--- DIRECTION A ---
In the blog post on pen names, what was the real name of the author of The Adventures of Tom Sawyer?
--- DIRECTION B ---
Please rewrite the paragraph of the blog post on pen names that begins "The idea of someone using a false name" more briefly, keeping its main facts.

--- TEXT EXTRACT ---
(Apologies once again, I have to recycle an old blog for this week. I was trying to find something topical or relevant and I came across an article I wrote about names published in May, 2014. My avid readers will remember that I have been sharing interesting, unique and odd names at the end of my blogs these days. For more on the subject, read on.)
Over the past several months I have been wracking (racking) my brain to find a suitable nom de plume for me. Not for the blog, but for the book that is brewing inside. As many of you know I have already written a book, my memoir, (The Vivid Air, Amazon) but then I used my real name. What is the use of using a pseudonym when you try to tell your own story?!! No, this second book is going to be a murder mystery. It has all the essential ingredients of a mystery novel—greed, homicide, poisoned chalices, car chase, traffic jams, fist fights, adultery, politics, racism…..
All I need is a pen name.
The idea of someone using a false name was something that I learned when I was in Form Three. One of the prescribed books was The Mill on the Floss written by one George Elliot. When I bought the book at the beginning of the term, my father, as usual looked at all the text books and casually mentioned that the author was actually a woman—Mary Ann Evans. In the class, the teacher was referring to the author as ‘he’ and one day summoning up all my courage, but with a great deal of trepidation, I ventured to say that the author is a woman. The class roared with laughter and I got a box on the ear from the teacher!!
It was much later that I realized that the real name of the author of The Adventures of Tom Sawyer was not Mark Twain but Samuel Langhorne Clemens. He said he did not like his name and chose Mark Twain which was actually a phrase that boatmen used to indicate two fathoms of water (app. 2 feet), the depth needed for a row boat’s safe passage on the water.

--- EXCERPTED RECORDS ---

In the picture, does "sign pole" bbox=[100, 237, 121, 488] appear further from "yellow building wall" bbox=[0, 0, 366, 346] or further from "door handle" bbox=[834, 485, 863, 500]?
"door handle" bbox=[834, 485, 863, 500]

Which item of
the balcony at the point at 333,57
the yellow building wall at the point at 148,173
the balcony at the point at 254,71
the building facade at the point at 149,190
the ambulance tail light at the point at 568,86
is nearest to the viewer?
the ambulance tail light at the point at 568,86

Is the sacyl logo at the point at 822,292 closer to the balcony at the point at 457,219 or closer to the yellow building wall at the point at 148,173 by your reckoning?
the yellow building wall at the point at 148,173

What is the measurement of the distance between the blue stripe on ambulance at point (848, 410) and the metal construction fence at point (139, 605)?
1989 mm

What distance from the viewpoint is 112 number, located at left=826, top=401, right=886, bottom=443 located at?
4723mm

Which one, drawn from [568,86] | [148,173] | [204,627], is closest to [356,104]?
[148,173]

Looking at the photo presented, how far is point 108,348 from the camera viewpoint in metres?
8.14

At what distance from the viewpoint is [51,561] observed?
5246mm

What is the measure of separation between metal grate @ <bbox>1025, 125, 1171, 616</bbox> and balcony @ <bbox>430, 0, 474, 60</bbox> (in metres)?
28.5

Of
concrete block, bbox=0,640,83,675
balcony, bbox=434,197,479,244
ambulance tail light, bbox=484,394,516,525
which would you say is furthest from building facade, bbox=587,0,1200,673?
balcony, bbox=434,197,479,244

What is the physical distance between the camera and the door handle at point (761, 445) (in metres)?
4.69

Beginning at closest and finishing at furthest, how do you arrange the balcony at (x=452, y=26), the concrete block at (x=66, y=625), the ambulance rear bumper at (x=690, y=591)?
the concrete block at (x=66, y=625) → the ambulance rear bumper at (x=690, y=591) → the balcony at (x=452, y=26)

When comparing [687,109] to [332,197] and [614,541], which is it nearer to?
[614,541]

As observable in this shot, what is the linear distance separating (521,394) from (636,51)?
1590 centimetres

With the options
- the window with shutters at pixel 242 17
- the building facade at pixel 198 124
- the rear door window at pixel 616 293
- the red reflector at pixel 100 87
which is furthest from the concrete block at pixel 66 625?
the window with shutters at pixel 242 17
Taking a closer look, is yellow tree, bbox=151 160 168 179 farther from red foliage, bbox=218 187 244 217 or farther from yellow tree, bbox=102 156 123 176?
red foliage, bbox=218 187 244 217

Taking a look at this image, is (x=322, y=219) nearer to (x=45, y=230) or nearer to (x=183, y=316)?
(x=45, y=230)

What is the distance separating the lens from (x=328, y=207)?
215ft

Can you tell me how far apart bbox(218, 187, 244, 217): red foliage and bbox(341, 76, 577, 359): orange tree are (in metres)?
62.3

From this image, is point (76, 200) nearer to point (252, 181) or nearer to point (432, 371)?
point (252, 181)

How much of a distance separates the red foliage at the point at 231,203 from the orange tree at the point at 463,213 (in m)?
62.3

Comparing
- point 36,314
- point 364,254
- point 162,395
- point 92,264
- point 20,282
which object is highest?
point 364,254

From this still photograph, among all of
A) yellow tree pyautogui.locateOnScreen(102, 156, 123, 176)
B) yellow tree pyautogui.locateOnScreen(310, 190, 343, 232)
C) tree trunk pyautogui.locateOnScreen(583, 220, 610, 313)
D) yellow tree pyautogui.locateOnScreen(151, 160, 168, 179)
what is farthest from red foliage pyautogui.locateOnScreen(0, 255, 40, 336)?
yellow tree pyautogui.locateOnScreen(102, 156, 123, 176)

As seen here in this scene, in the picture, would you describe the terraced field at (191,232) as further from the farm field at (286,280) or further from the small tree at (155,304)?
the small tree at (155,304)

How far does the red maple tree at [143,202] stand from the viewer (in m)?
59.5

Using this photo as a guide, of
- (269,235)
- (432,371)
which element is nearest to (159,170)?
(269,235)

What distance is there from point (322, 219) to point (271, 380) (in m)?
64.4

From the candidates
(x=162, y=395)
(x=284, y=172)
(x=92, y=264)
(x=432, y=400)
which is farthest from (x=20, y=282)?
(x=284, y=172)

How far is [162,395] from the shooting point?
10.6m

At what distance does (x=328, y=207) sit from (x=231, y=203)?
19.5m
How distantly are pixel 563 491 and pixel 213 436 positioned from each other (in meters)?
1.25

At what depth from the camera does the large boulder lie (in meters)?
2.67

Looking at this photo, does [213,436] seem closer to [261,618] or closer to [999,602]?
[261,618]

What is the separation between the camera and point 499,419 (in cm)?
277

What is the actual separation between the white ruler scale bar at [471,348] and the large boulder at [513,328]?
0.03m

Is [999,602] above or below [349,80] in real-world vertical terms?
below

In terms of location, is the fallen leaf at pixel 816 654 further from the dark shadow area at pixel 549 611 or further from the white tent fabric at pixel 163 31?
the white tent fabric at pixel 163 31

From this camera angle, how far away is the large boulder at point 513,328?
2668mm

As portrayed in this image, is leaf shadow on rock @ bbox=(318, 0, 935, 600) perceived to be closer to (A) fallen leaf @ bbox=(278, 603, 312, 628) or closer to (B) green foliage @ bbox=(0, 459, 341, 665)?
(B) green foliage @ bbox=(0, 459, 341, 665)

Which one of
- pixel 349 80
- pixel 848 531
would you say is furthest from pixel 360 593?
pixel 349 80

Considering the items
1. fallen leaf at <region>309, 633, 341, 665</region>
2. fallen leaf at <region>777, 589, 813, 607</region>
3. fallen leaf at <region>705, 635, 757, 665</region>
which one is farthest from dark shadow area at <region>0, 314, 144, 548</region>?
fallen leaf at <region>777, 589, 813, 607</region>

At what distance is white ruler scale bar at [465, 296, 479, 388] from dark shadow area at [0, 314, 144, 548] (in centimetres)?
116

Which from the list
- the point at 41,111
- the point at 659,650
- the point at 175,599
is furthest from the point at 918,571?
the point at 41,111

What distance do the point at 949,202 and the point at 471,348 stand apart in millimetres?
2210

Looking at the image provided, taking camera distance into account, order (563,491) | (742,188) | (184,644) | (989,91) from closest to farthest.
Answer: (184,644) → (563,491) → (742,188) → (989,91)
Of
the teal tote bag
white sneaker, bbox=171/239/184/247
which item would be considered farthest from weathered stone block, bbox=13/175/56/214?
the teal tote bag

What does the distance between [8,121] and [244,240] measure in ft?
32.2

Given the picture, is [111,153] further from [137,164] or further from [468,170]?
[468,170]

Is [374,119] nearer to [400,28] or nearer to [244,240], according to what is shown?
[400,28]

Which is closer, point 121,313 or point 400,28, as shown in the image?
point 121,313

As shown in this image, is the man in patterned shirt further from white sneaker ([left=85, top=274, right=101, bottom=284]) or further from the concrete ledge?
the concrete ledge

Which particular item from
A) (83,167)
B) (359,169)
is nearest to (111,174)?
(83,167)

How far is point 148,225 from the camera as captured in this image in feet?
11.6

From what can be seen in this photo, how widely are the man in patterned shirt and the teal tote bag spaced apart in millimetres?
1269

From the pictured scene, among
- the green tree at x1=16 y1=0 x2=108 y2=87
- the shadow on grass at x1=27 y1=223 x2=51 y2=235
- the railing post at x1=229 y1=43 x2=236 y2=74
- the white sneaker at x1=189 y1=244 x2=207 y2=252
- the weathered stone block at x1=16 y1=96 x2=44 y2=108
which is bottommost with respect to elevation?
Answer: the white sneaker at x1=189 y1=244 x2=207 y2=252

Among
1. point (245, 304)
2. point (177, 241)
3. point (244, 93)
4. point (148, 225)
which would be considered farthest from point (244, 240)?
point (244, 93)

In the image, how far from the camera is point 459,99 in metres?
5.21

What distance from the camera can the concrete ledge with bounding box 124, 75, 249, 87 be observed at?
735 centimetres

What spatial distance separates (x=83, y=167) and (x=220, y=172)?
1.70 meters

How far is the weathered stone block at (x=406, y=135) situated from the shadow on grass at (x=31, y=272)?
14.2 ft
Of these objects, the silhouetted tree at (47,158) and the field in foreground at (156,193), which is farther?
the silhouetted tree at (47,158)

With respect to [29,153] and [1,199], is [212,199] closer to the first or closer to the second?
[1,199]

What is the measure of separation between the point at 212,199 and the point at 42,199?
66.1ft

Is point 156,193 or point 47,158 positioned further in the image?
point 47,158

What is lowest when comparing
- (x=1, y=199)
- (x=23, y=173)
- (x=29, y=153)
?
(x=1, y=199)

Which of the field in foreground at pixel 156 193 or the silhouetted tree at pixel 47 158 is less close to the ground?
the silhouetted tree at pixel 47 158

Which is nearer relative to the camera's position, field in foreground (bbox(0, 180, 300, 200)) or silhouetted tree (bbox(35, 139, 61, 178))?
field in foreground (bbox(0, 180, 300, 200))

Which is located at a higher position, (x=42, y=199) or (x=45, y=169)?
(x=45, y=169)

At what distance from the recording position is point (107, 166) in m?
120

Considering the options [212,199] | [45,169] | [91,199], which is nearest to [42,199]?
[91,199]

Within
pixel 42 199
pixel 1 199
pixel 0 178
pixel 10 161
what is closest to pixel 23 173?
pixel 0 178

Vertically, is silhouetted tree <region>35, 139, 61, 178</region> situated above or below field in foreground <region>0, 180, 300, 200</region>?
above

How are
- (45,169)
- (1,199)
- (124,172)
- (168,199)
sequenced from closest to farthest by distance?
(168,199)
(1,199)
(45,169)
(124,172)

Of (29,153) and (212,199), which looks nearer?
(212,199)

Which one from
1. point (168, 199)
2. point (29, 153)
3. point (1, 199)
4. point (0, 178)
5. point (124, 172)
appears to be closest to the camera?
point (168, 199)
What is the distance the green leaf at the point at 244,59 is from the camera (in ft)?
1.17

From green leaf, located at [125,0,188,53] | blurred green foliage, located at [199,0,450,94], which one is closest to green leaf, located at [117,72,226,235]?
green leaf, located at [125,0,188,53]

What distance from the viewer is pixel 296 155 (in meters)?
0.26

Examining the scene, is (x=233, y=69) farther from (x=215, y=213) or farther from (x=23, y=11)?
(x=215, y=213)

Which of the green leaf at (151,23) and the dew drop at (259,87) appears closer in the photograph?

--- FULL OUTPUT A ---
Samuel Langhorne Clemens

--- FULL OUTPUT B ---
The writer first learned about false names in Form Three, when The Mill on the Floss by "George Elliot" was a prescribed book. The writer's father remarked that the author was actually a woman, Mary Ann Evans. The teacher called the author "he," and when the writer nervously said the author was a woman, the class roared with laughter and the teacher boxed the writer's ear.